**Set of tasks:**
[a] In the article on Dereck Chisora, in what month and year did he appoint David Haye as his manager?
[b] In the article on Dereck Chisora, rewrite the stretch from "The decision to" through "as a business.", switching "left-field" to "nowhere".
[c] Pick up the article on Dereck Chisora after its final sentence and write what comes next.

------ Document excerpt

There are not many 37-year-old boxers with 10 losses on their record who do numbers quite like Dereck Chisora.
The Zimbabwe-born Londoner has never won a world title, has not even fought for one in the past 12 years and has lost three times on the spin in pay-per-view main events. But he is back at the top of the box office bill on Saturday night when he takes on former WBO heavyweight champion Joseph Parker behind closed doors at the AO Arena in Manchester. Nobody has said Chisora should retire if he loses. Everybody stopped saying that years ago.
Even so, Chisora, who must go down as one of the most successful British heavyweights of his generation, has already made a plan for his retirement.
“When I retire I’m going to have a bonfire in my house,” he says. “Burn all my gloves, everything I won as an amateur. A proper bonfire night and burn everything. Sometimes boxing doesn’t look after their own so for me to hold onto boxing as much as others do, I won’t. If I ever retire I will have a big bonfire, put it on my Instagram and delete my account after that.”
His career received new impetus back in October 2018 when he appointed David Haye as his manager. The two had previously brawled at a press conference and then rumbled at Upton Park, when Haye knocked Chisora out inside five fiery rounds in 2012.
The decision to then bring him officially on board came straight out of left-field and was, in many ways, pure Chisora. Now Haye pulls the strings behind the scenes but admits it is not always an easy task.
“You can’t tell Dereck anything,” Haye says. “Dereck does what Dereck wants to do. You can suggest things, he doesn’t really take it on board a lot of the time. Generally, it’s very, very difficult to tell Dereck Chisora anything. He doesn’t want to hear it, he wants to hear what he wants to hear. Only Dereck will know when Dereck is done with boxing.”
Chisora makes no secret of the fact that he now does it for money. There may have been a time when titles and legacy were his No1 focus but, after 14 years a professional, he sees the sport as a business.

------------
------ Material provided

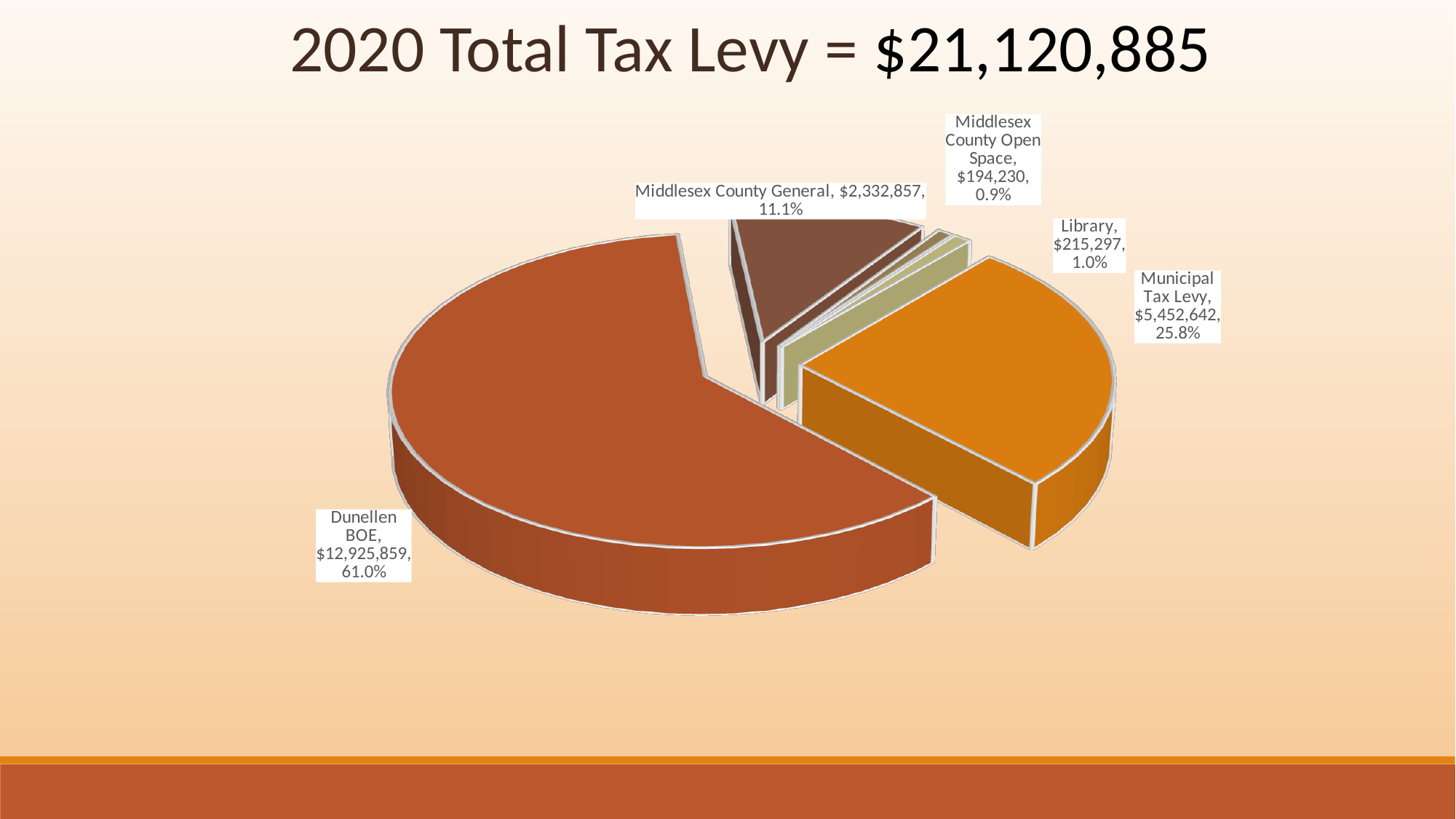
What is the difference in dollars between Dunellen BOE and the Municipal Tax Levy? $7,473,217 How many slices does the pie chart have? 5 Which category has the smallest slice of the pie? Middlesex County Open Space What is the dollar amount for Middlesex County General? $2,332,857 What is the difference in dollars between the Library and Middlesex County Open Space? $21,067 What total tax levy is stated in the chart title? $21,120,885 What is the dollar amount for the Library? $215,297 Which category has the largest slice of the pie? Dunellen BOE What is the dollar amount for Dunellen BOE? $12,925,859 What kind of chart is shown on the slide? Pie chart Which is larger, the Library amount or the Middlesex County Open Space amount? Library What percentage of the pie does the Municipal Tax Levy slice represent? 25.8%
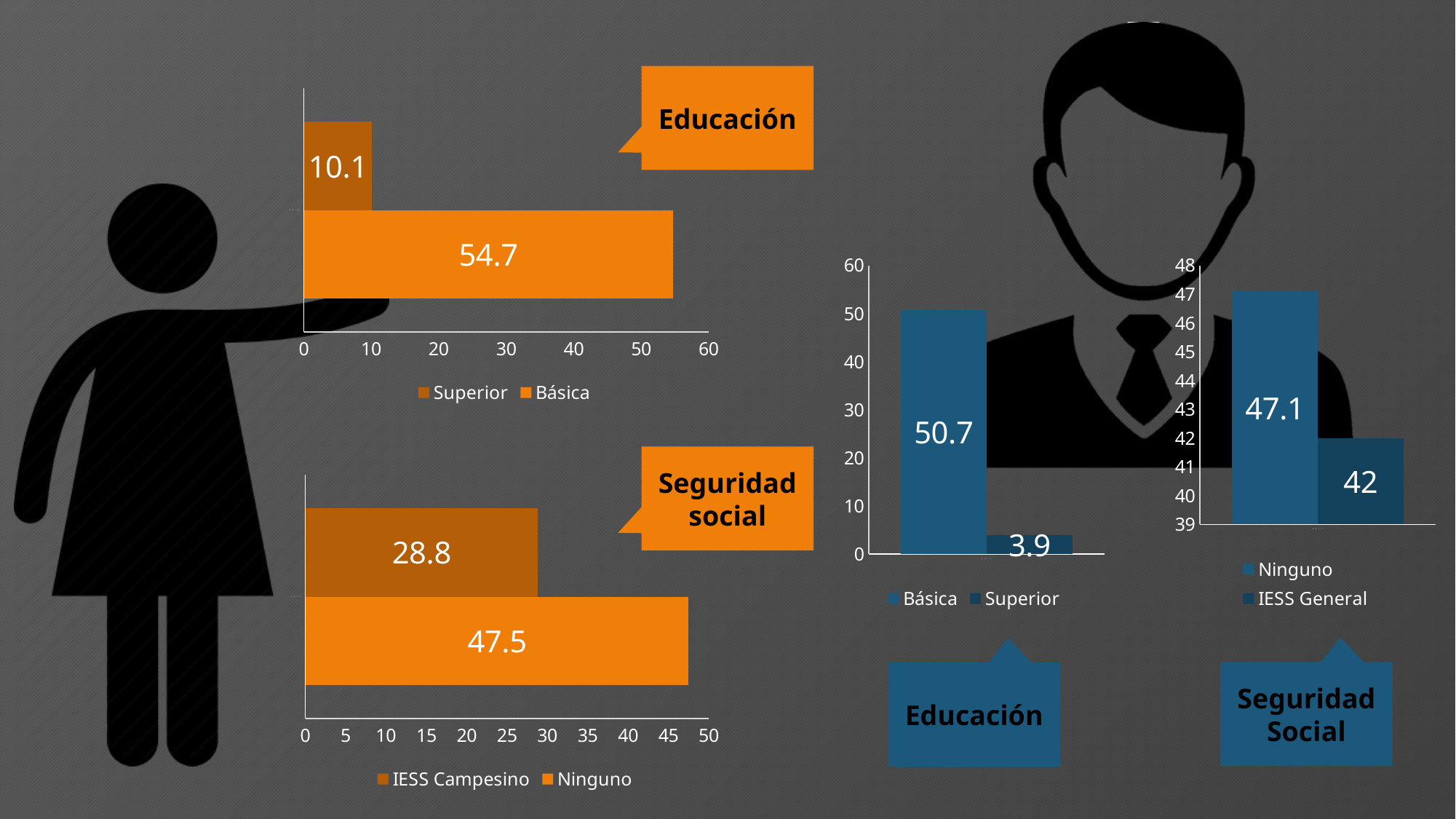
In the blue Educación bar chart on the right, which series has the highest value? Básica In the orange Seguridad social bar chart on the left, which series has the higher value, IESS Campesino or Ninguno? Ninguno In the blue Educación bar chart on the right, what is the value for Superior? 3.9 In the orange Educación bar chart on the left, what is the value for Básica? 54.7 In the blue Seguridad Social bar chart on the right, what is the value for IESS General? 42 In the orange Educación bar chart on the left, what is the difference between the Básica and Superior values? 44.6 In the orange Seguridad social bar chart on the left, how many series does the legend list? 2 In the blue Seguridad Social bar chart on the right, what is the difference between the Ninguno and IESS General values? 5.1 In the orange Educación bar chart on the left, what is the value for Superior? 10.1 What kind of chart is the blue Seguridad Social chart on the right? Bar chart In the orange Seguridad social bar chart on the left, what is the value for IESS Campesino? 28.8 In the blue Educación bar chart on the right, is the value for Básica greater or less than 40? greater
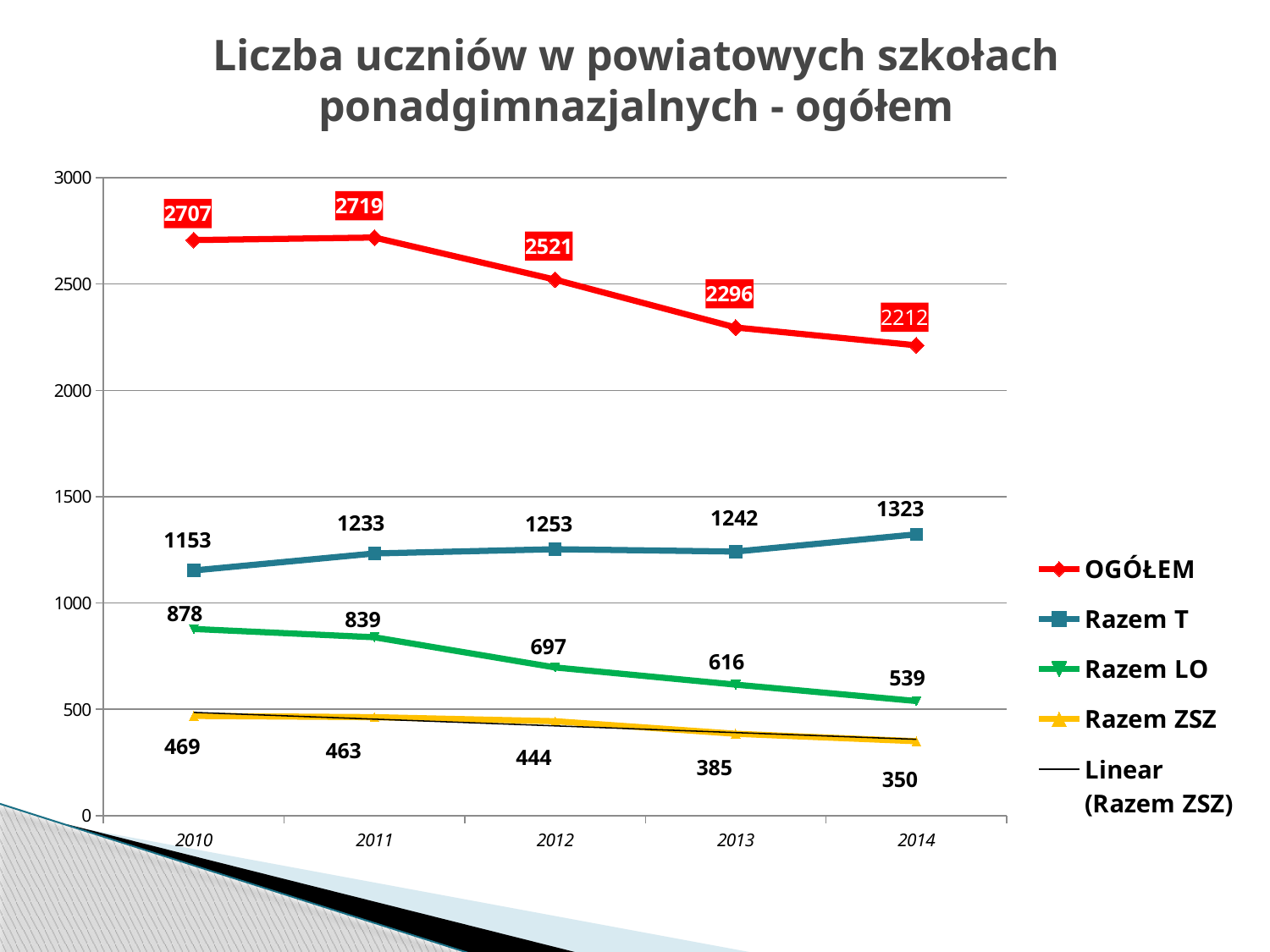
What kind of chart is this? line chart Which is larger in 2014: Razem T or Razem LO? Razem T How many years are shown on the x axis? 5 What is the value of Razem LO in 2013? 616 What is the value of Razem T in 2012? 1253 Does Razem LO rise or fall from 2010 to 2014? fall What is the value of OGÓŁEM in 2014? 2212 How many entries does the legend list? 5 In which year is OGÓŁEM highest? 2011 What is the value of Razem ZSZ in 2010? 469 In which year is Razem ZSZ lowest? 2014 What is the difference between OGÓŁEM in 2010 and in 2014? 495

------------

**Written responses:**
[a] October 2018

[b]
The decision to then bring him officially on board came straight out of nowhere and was, in many ways, pure Chisora. Now Haye pulls the strings behind the scenes but admits it is not always an easy task.
“You can’t tell Dereck anything,” Haye says. “Dereck does what Dereck wants to do. You can suggest things, he doesn’t really take it on board a lot of the time. Generally, it’s very, very difficult to tell Dereck Chisora anything. He doesn’t want to hear it, he wants to hear what he wants to hear. Only Dereck will know when Dereck is done with boxing.”
Chisora makes no secret of the fact that he now does it for money. There may have been a time when titles and legacy were his No1 focus but, after 14 years a professional, he sees the sport as a business.

[c]
“Derek’s the ultimate prize-fighter,” Haye explains. “He’ll fight anybody, anytime. He’ll fight King Kong if you pay him enough money, that’s how he’s always been. A lot of fighters say they’re only in it for titles, accolades and the respect of the fans but it’s hard to buy a house with the respect of the fans. He’s got a family and he’s put a lot of energy, time and lost a lot of braincells in this journey.
“I feel particularly as a fighter gets older they need to try to secure themselves as best they can so they don’t end up working in Safeways – like has happened to many boxers in the past. I’m surprised by him daily, he’s very unpredictable. A lot of the stuff he does doesn’t make any sense whatsoever but it kind of works for him.
“Think about it, he’s just a lost a fight and his next fight is another pay-per-view, which he’s headlining - has that ever happened before? He’s had four pay-per-view events in the last four years, he’s never won a world title and none of those fights were for a world title, isn’t that crazy?
“That shows whatever he’s doing the fans appreciate it because if they didn’t Sky Box Office wouldn’t have him as the headliner. They obviously look at the numbers when Derek fights and realise he draws the numbers, he has the fans, people pay to watch Derek Chisora because when he fights, you’re going to get your £20 worth.”
Parker, too, has had mixed success on these shores. He outpointed Hughie Fury in his British debut in September 2017 but his career was derailed when he lost his world title to Anthony Joshua at the Principality Stadium, Cardiff four months later. He then capped a horror 2018 by losing to Dillian Whyte at the o2 Arena in the July. That night, Chisora beat Carlos Takam on the undercard.
Parker and Chisora have been circling each other for some time and were meant to fight in 2019 only for a mysterious spider bite to force the New Zealand father-of-three out of the clash.
That has led to Chisora, who once slapped Vitali Klitschko at a weigh-in, spat water in his brother Wladimir’s face and threw an entire table at Dillian Whyte, labelling Parker a “chicken” in the lead up to this fight in some of the tamest trash talk this country has ever seen.
Indeed, expect no fireworks this week when the pair mingle at the hotel bubble in Manchester. Parker, often labelled ‘too nice’ for a business like boxing, would only smile it off.
“Is he too nice?” Chisora ponders to nobody in particular. “I don’t know. It depends. He’s a nice guy but there’s nothing much happening in New Zealand. He’s a nice guy, that’s all I can say. How do I prepare for that? War. There’s nothing else I can do. I can’t get upset, he won’t wind me up, I just go in the ring and fight my fight which is war.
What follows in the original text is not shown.